• [Records supplied]:
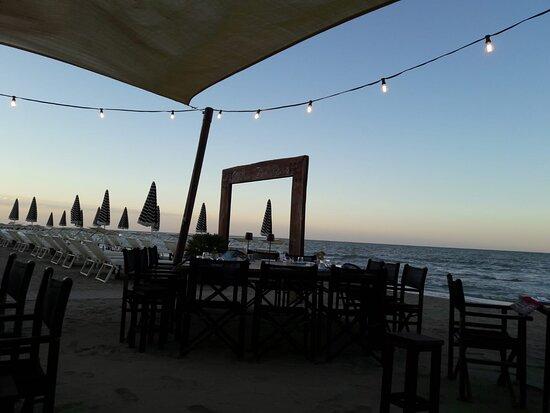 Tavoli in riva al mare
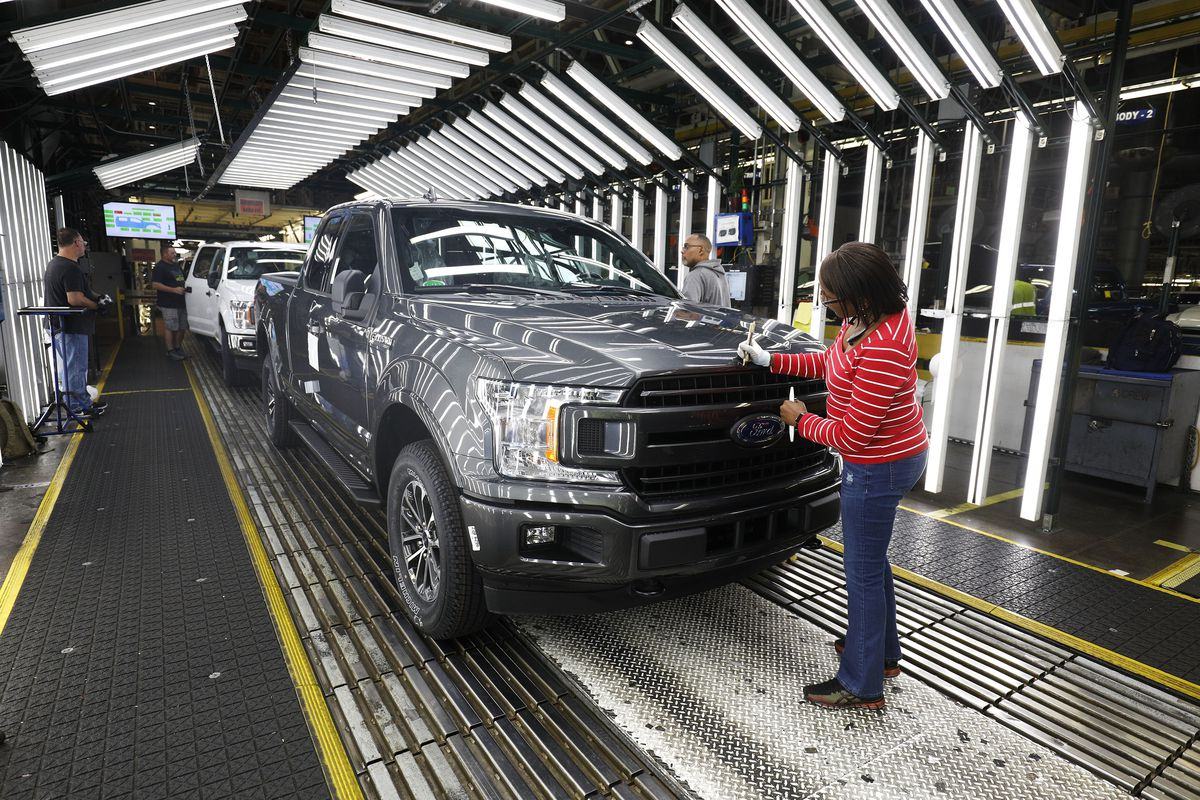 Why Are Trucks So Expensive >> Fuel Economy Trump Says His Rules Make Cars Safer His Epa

* * *

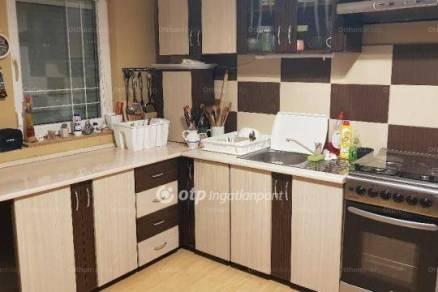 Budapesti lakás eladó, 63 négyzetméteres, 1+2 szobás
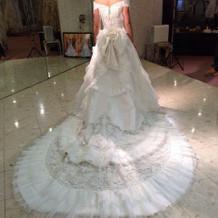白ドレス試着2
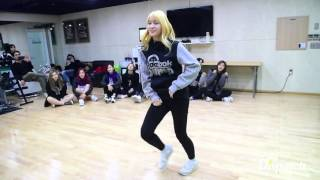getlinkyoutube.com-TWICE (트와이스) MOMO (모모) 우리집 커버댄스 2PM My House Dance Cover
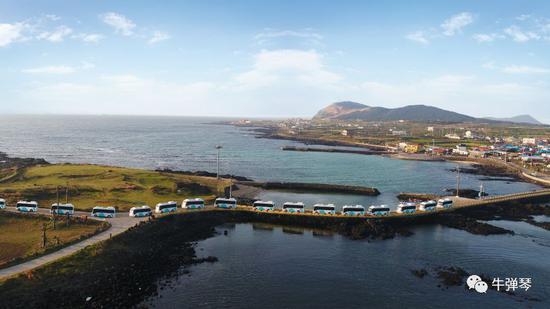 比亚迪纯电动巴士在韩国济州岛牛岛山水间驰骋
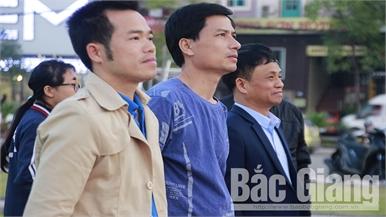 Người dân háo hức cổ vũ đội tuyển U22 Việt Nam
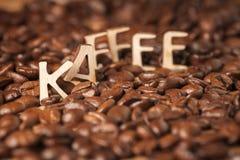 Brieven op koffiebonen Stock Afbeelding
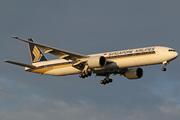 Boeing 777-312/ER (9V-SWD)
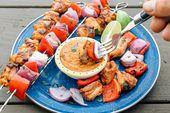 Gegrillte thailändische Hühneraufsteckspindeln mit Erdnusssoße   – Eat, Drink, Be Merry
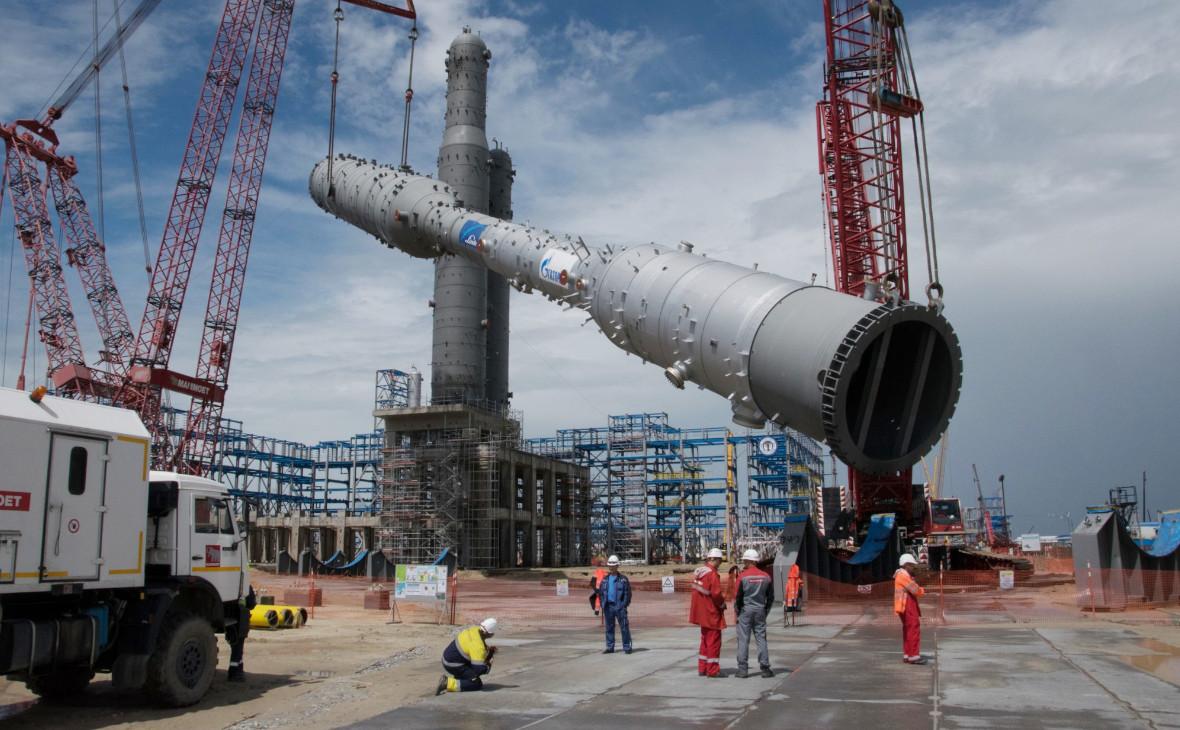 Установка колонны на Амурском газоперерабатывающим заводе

* * *

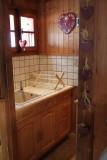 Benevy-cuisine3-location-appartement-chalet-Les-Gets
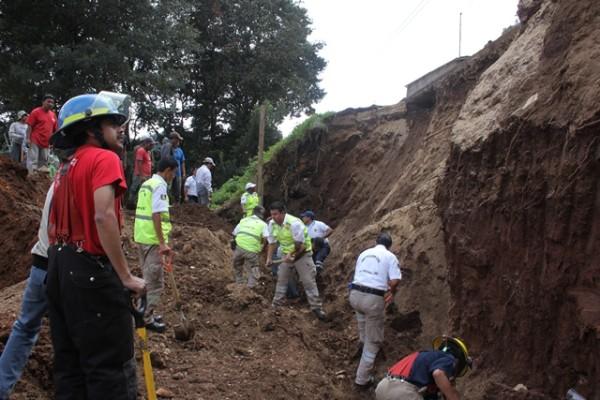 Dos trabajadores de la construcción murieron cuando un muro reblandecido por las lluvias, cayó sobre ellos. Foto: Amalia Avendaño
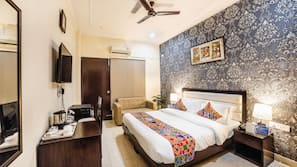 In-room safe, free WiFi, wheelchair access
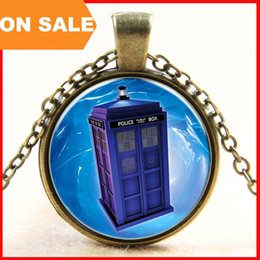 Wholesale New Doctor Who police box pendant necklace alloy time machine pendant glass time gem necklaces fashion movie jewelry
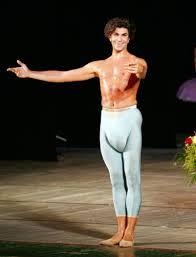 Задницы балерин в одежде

• [Instructions for the task]:
Set down again, exactly, every line above from the one with "Gegrillte thailändische Hühneraufsteckspindeln" down to the one with "Установка колонны на", both ends included. No pictures, and nothing else.

• [Solution to this exercise]:
 Gegrillte thailändische Hühneraufsteckspindeln mit Erdnusssoße   – Eat, Drink, Be Merry
 Установка колонны на Амурском газоперерабатывающим заводе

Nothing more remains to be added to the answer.